**抽出テキスト:**
════════════════
シロムツ、クロムツ、アカムツ ムツ三色食べくらべ (※バラムツもあるよ)

『深海』という言葉の定義は多岐にわたります。しかし、一般的には水深200m以深を指すことが多く、『深海魚』もしかり。

そうした植物プランクトンが生育できないほど太陽光が減衰しきった水塊を主な生息環境とする魚にあてられる総称です。

とするとマダイやヒラメ、アジなどいわゆる『普通の魚』が生息するのが水深0~200mであるのに対して深海魚たちは水深200~3000m以上という大きな幅を持っていることになります。

となれば、一口に深海魚と言ってもフツーの魚たちに負けないほどバリエーションに富むことは想像に難くありません。

では、深海の入り口である水深200~300mあたりのラインにいる『ギリギリ深海魚』にはどんなものがいるのか。

駿河湾で釣りをしてみたところ、こんな魚たちが顔を見せてくれました。

どれもわりと普通っぽいビジュアルです。

とりあえず美味しそう。

この日水深300mを中心とした水深で釣れたのはユメカサゴ、マサバ、アカムツ、クロムツ、シロムツ、そしてバラムツの幼魚。

サバって意外と深い場所にもいるんですよね。水深200~350mで釣れることも珍しくありません。

じゃあサバも深海魚か?と言われると、うーん…。

でもサバ以外はちゃんと容姿に深海魚らしさが出てる。

どれも共通して眼が大きいのは、光のほとんど届かない深海で餌や外敵を視認するためのもの。

赤いものが多いのは、水中では深くなるほど赤い光が減衰していくため彼らの暮らす深海では赤い≒黒いということになる。つまり深海の闇にまぎれるための保護色となるのです。バラムツやクロムツが黒っぽいのも同じく暗闇に溶け込むためでしょう。こっちはストレートにメラニン色素を増やしまくる進化。

そんなわけで深海魚は真っ黒or真っ赤なものが多いんです。
════════════════
**提供情報:**
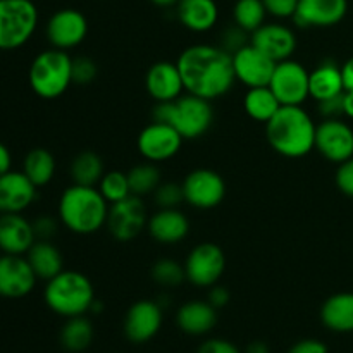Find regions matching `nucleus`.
<instances>
[{
	"instance_id": "24",
	"label": "nucleus",
	"mask_w": 353,
	"mask_h": 353,
	"mask_svg": "<svg viewBox=\"0 0 353 353\" xmlns=\"http://www.w3.org/2000/svg\"><path fill=\"white\" fill-rule=\"evenodd\" d=\"M176 323L183 333L190 336H203L210 333L217 324V309L209 302H186L176 314Z\"/></svg>"
},
{
	"instance_id": "33",
	"label": "nucleus",
	"mask_w": 353,
	"mask_h": 353,
	"mask_svg": "<svg viewBox=\"0 0 353 353\" xmlns=\"http://www.w3.org/2000/svg\"><path fill=\"white\" fill-rule=\"evenodd\" d=\"M265 16H268V10L262 0H238L234 3V24H238L247 33H254L255 30H259L264 24Z\"/></svg>"
},
{
	"instance_id": "3",
	"label": "nucleus",
	"mask_w": 353,
	"mask_h": 353,
	"mask_svg": "<svg viewBox=\"0 0 353 353\" xmlns=\"http://www.w3.org/2000/svg\"><path fill=\"white\" fill-rule=\"evenodd\" d=\"M109 207L97 186L72 183L59 200V219L72 233L93 234L107 224Z\"/></svg>"
},
{
	"instance_id": "47",
	"label": "nucleus",
	"mask_w": 353,
	"mask_h": 353,
	"mask_svg": "<svg viewBox=\"0 0 353 353\" xmlns=\"http://www.w3.org/2000/svg\"><path fill=\"white\" fill-rule=\"evenodd\" d=\"M341 74H343L345 92H353V57L341 65Z\"/></svg>"
},
{
	"instance_id": "25",
	"label": "nucleus",
	"mask_w": 353,
	"mask_h": 353,
	"mask_svg": "<svg viewBox=\"0 0 353 353\" xmlns=\"http://www.w3.org/2000/svg\"><path fill=\"white\" fill-rule=\"evenodd\" d=\"M176 14L186 30L205 33L216 26L219 19V7L216 0H179L176 3Z\"/></svg>"
},
{
	"instance_id": "40",
	"label": "nucleus",
	"mask_w": 353,
	"mask_h": 353,
	"mask_svg": "<svg viewBox=\"0 0 353 353\" xmlns=\"http://www.w3.org/2000/svg\"><path fill=\"white\" fill-rule=\"evenodd\" d=\"M262 2H264L268 14L278 17V19L293 17L296 12V7H299V0H262Z\"/></svg>"
},
{
	"instance_id": "18",
	"label": "nucleus",
	"mask_w": 353,
	"mask_h": 353,
	"mask_svg": "<svg viewBox=\"0 0 353 353\" xmlns=\"http://www.w3.org/2000/svg\"><path fill=\"white\" fill-rule=\"evenodd\" d=\"M250 43L274 62L288 61L296 50V37L293 30L279 23L262 24L252 33Z\"/></svg>"
},
{
	"instance_id": "27",
	"label": "nucleus",
	"mask_w": 353,
	"mask_h": 353,
	"mask_svg": "<svg viewBox=\"0 0 353 353\" xmlns=\"http://www.w3.org/2000/svg\"><path fill=\"white\" fill-rule=\"evenodd\" d=\"M321 321L334 333L353 331V293H336L321 307Z\"/></svg>"
},
{
	"instance_id": "36",
	"label": "nucleus",
	"mask_w": 353,
	"mask_h": 353,
	"mask_svg": "<svg viewBox=\"0 0 353 353\" xmlns=\"http://www.w3.org/2000/svg\"><path fill=\"white\" fill-rule=\"evenodd\" d=\"M150 274L157 285L165 286V288H174L186 279L185 265L178 264L172 259H161L155 262Z\"/></svg>"
},
{
	"instance_id": "45",
	"label": "nucleus",
	"mask_w": 353,
	"mask_h": 353,
	"mask_svg": "<svg viewBox=\"0 0 353 353\" xmlns=\"http://www.w3.org/2000/svg\"><path fill=\"white\" fill-rule=\"evenodd\" d=\"M288 353H327V347L319 340H302L293 345Z\"/></svg>"
},
{
	"instance_id": "5",
	"label": "nucleus",
	"mask_w": 353,
	"mask_h": 353,
	"mask_svg": "<svg viewBox=\"0 0 353 353\" xmlns=\"http://www.w3.org/2000/svg\"><path fill=\"white\" fill-rule=\"evenodd\" d=\"M43 299L48 309L57 316H85L95 302V288L85 274L78 271H62L48 279L43 290Z\"/></svg>"
},
{
	"instance_id": "2",
	"label": "nucleus",
	"mask_w": 353,
	"mask_h": 353,
	"mask_svg": "<svg viewBox=\"0 0 353 353\" xmlns=\"http://www.w3.org/2000/svg\"><path fill=\"white\" fill-rule=\"evenodd\" d=\"M316 123L302 105H283L265 123L269 145L288 159L305 157L316 148Z\"/></svg>"
},
{
	"instance_id": "17",
	"label": "nucleus",
	"mask_w": 353,
	"mask_h": 353,
	"mask_svg": "<svg viewBox=\"0 0 353 353\" xmlns=\"http://www.w3.org/2000/svg\"><path fill=\"white\" fill-rule=\"evenodd\" d=\"M162 309L152 300L133 303L124 319V334L131 343H147L161 331Z\"/></svg>"
},
{
	"instance_id": "51",
	"label": "nucleus",
	"mask_w": 353,
	"mask_h": 353,
	"mask_svg": "<svg viewBox=\"0 0 353 353\" xmlns=\"http://www.w3.org/2000/svg\"><path fill=\"white\" fill-rule=\"evenodd\" d=\"M152 3H155L157 7H172L179 2V0H150Z\"/></svg>"
},
{
	"instance_id": "16",
	"label": "nucleus",
	"mask_w": 353,
	"mask_h": 353,
	"mask_svg": "<svg viewBox=\"0 0 353 353\" xmlns=\"http://www.w3.org/2000/svg\"><path fill=\"white\" fill-rule=\"evenodd\" d=\"M276 64L271 57L254 47L252 43L245 45L243 48L233 54V68L236 81L248 88H257V86H269L272 78Z\"/></svg>"
},
{
	"instance_id": "12",
	"label": "nucleus",
	"mask_w": 353,
	"mask_h": 353,
	"mask_svg": "<svg viewBox=\"0 0 353 353\" xmlns=\"http://www.w3.org/2000/svg\"><path fill=\"white\" fill-rule=\"evenodd\" d=\"M183 137L172 126L154 121L140 131L137 140L138 152L148 162H164L181 150Z\"/></svg>"
},
{
	"instance_id": "38",
	"label": "nucleus",
	"mask_w": 353,
	"mask_h": 353,
	"mask_svg": "<svg viewBox=\"0 0 353 353\" xmlns=\"http://www.w3.org/2000/svg\"><path fill=\"white\" fill-rule=\"evenodd\" d=\"M72 83L76 85H90L99 74L95 61L90 57H76L72 59Z\"/></svg>"
},
{
	"instance_id": "39",
	"label": "nucleus",
	"mask_w": 353,
	"mask_h": 353,
	"mask_svg": "<svg viewBox=\"0 0 353 353\" xmlns=\"http://www.w3.org/2000/svg\"><path fill=\"white\" fill-rule=\"evenodd\" d=\"M250 43V40H248V33L245 30H241L238 24H234V26L228 28L226 31L223 33V41H221L219 47L224 48V50L228 52V54H236L240 48H243L245 45Z\"/></svg>"
},
{
	"instance_id": "13",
════════════════
**課題:**
抽出テキストによると、深海魚に赤い体色のものが多いのはなぜですか。1～3文で説明してください。

**出力結果:**
水中では深くなるほど赤い光が減衰するため、深海魚が暮らす深海では赤い色は黒い色とほぼ同じになります。そのため赤い体色は、深海の闇にまぎれるための保護色となります。